IRS Confirms No “Clawback” for Prior Use of High Exemption
A key concern surrounding use of the current, high exemption amounts for
lifetime gifts was whether the IRS would try to “claw back” taxes on
such gifts if a lower exemption amount ended up applying at the time of
the donor’s death. Effective as of late November 2019, final
regulations issued by the Internal Revenue Service on this matter (
IR-2019-189) eliminated such concern.
Income tax basis rules remain unchanged, with inherited property receiving a reset of basis at date-of-death value.
North Carolina Inheritance, Estate or Gift Tax
North Carolina currently has no state inheritance, estate or gift tax.
Annual Gift Tax Exclusion & Spousal Gifts
The
federal annual gift tax exclusion increases to $19,000 per donee in
2025 (up from $18,000 in 2024). Donors can make an unlimited
number of “annual exclusion gifts,” so long as the amount of each gift
does not exceed $19,000 per donee during the 2025 calendar year.
(Generally, married couples can give $38,000 per donee as long as
certain measures are taken.)
Annual
exclusion gifts do not use up any of a person’s lifetime unified
exemption amount, and generally no gift tax return is required. If
you make a gift in excess of $19,000 to one donee, you may still avoid
paying a gift tax on the excess by filing a gift tax return (IRS Form
709), with an election to use part of your unused unified lifetime
estate and gift tax exemption amount to cover the overage.
As
in years past, a person may give an unlimited amount to his or her
spouse by using the “unlimited gift tax marital deduction,” as long as
the donee spouse is a U.S. citizen. If the donee spouse is not a
U.S. citizen, tax-free transfers to the non-citizen spouse are limited
to a “super annual exclusion” amount, which increases to $190,000 in
2025 (up from $185,000 in 2024). As with other gifts in excess of
annual exclusion amounts, the donor spouse may still avoid tax by filing
a gift tax return and electing to use his or her unused lifetime
exemption amount to cover the overage.
All
annual exclusion gifts and spousal gifts must be gifts of a “present”
interest as opposed to a “future” interest, and further qualifications
can apply. It is recommended that you consult your tax advisor
prior to making a particular gift.
Other Tax-Free Lifetime Gifting
Lifetime
gifts to qualified charities may generally be made in unlimited
amounts, free of gift tax. In addition, certain direct payments
made on behalf of others are not considered “gifts,” and may be made in
unlimited amounts. These include direct payments on behalf of
another person to educational institutions for tuition and to medical
providers for medical care. These payments must be made directly
to the institutions or providers, however, or they will be treated as
gifts to the individuals. Because certain qualifications apply, it
is recommended that you consult your tax advisor before making
particular charitable gifts or payments on behalf of others.

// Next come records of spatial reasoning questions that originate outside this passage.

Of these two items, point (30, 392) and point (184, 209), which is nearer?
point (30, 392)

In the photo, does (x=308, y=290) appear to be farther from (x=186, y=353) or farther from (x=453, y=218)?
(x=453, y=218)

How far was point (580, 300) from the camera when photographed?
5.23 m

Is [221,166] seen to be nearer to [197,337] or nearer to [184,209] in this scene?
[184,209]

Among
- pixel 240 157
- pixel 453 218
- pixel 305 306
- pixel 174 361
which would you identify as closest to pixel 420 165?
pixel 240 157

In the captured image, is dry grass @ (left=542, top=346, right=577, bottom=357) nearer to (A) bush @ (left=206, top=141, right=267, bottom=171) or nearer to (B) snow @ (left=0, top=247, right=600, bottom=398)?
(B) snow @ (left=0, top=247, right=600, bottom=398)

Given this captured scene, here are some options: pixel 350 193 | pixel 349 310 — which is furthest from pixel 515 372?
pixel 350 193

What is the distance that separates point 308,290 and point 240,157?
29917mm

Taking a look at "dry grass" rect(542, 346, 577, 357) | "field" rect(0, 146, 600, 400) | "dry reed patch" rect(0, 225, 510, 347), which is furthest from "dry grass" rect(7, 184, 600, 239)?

Review of Estate Planning Documents for Outdated Estate Tax Provisions
The
federal estate and gift tax exemption has changed dramatically in
recent decades, from $675,000 in 2001 to nearly $14 million in
2025. This change has resulted in many outdated estate plans, and
much of the tax-avoidance attention in estate planning (for estates less
than the exemption amount) has shifted away from estate tax, focusing
instead on income tax considerations ‒ including efforts to maximize
stepped-up basis of appreciated assets and avoidance of capital gains
for heirs.
A review of your estate planning documents as well as your past and
future gifting decisions is strongly recommended to ensure they reflect
today’s exemption landscape and tax priorities.